I've coached boxing a number of years and I've seen both, probably more deeper voiced guys, although don't more men have deeper voices than not anyway?

posted on Jun, 16 2010 @ 03:19 PM
I dunno about this...

Fighting ability is learned. I sparred with dozens of 'manly men'--bouncers, cops, kickboxing instructors, BJJ students...nothing can be garnered by their voice.

Quite the opposite actually, the ones that look the toughest and have the 'intimidating' voices, and largest muscle groups are the easiest to beat.

Voice can't have anything to do with it.

And before the stories get out of hand, a gifted striker can knock out another fighter within about 30 lbs of his body weight.

posted on Jun, 16 2010 @ 03:21 PM
reply to post by Crossfate

I have worked many numerous phone sales/telemarketing jobs, and over the years by experimenting (I'm always messing around) I have determined that if I pitch my voice lower, I sell better...

I'm not sure that me-talking-low fully communicates all the info mentioned in the OP...but if it does, it might mean the deep-voiced scary fierce man has an intimidating effect which makes the public more likely to roll over for my sales pitch...which would fit in with what I have observed in practice...
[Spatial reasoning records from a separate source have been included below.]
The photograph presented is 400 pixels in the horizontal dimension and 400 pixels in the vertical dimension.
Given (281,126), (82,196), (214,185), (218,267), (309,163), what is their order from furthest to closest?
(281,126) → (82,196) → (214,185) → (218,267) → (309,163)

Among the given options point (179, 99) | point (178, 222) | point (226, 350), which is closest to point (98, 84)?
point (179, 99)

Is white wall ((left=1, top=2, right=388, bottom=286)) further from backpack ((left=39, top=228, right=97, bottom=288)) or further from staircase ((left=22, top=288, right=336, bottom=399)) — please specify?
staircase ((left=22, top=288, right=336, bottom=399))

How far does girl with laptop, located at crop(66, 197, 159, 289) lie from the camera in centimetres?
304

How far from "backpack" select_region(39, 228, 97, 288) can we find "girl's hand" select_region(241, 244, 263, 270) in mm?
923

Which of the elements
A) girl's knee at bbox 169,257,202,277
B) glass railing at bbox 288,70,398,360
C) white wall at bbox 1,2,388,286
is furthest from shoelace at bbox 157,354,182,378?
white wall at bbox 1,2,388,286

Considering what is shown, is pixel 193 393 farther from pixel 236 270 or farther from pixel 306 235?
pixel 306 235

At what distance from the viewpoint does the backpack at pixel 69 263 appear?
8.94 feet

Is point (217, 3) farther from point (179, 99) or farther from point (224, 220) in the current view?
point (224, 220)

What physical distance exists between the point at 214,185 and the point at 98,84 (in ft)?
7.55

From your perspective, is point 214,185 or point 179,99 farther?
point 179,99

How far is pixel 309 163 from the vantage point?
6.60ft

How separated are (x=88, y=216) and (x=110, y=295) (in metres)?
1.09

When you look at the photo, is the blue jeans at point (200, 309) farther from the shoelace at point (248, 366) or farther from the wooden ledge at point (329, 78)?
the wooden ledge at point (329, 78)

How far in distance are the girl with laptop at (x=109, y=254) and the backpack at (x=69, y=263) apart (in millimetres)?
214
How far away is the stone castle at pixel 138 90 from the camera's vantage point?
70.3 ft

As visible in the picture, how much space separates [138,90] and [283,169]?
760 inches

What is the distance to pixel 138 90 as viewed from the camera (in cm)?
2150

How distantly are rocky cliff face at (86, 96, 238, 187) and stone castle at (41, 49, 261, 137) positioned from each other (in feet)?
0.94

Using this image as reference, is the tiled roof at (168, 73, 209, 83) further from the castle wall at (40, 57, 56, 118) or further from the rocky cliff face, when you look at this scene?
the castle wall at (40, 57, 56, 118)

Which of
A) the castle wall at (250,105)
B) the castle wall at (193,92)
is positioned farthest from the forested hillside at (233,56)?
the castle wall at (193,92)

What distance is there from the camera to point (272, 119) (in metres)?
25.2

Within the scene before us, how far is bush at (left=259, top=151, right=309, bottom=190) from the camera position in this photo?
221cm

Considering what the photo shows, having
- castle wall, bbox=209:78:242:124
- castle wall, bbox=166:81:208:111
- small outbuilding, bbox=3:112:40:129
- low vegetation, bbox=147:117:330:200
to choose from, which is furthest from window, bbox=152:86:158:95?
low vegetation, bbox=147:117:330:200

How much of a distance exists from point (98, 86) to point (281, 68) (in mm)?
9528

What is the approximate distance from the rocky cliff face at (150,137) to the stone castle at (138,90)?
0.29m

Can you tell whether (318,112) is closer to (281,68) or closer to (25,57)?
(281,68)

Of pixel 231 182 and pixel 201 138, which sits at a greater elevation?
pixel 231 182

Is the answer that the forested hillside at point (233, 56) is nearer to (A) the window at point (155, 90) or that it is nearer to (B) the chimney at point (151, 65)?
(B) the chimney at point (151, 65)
posted on Jun, 16 2010 @ 03:23 PM
reply to post by ZombieOctopus

mikey took a few punches thats why his throat was messed up

[edit on 16-6-2010 by Danbones]

posted on Jun, 16 2010 @ 03:31 PM
Actually, it would have to be evidence of an inclination to aggression, not fighting ability as that is often determined by...fighting ability. Of course an aggressive person will probably get into fights more often regardless of his ability to end fights.

posted on Jun, 16 2010 @ 03:38 PM
Size and stenema only matters if no one knows how to fight. If someone knows how to fight with medium or great skills. It doesn't matter what kind of show you put on. The brightest fighter will almost always survive.